→ 주어진 정보:
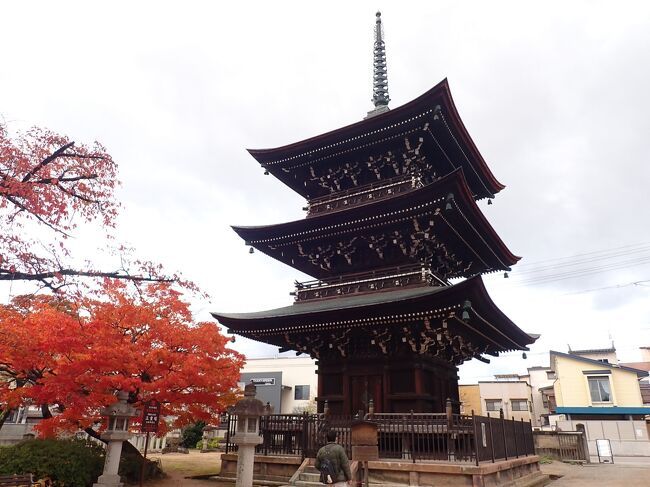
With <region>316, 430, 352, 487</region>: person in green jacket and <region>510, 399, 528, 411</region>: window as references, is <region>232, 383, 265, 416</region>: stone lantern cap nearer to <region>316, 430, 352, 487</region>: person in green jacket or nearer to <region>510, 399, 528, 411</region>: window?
<region>316, 430, 352, 487</region>: person in green jacket

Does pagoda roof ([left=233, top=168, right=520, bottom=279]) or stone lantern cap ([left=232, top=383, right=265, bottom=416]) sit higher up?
pagoda roof ([left=233, top=168, right=520, bottom=279])

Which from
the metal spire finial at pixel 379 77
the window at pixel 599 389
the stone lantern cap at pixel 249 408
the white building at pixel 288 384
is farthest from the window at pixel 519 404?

→ 과제 내용: 위의 기록을 처음부터 끝까지 한 글자도 바꾸지 말고 그대로 옮겨 쓰되, 그림은 답에 넣지 마십시오.

→ 작성된 풀이:
With <region>316, 430, 352, 487</region>: person in green jacket and <region>510, 399, 528, 411</region>: window as references, is <region>232, 383, 265, 416</region>: stone lantern cap nearer to <region>316, 430, 352, 487</region>: person in green jacket or nearer to <region>510, 399, 528, 411</region>: window?
<region>316, 430, 352, 487</region>: person in green jacket

Does pagoda roof ([left=233, top=168, right=520, bottom=279]) or stone lantern cap ([left=232, top=383, right=265, bottom=416]) sit higher up?
pagoda roof ([left=233, top=168, right=520, bottom=279])

Which from
the metal spire finial at pixel 379 77
the window at pixel 599 389
the stone lantern cap at pixel 249 408
the white building at pixel 288 384
is farthest from the window at pixel 519 404?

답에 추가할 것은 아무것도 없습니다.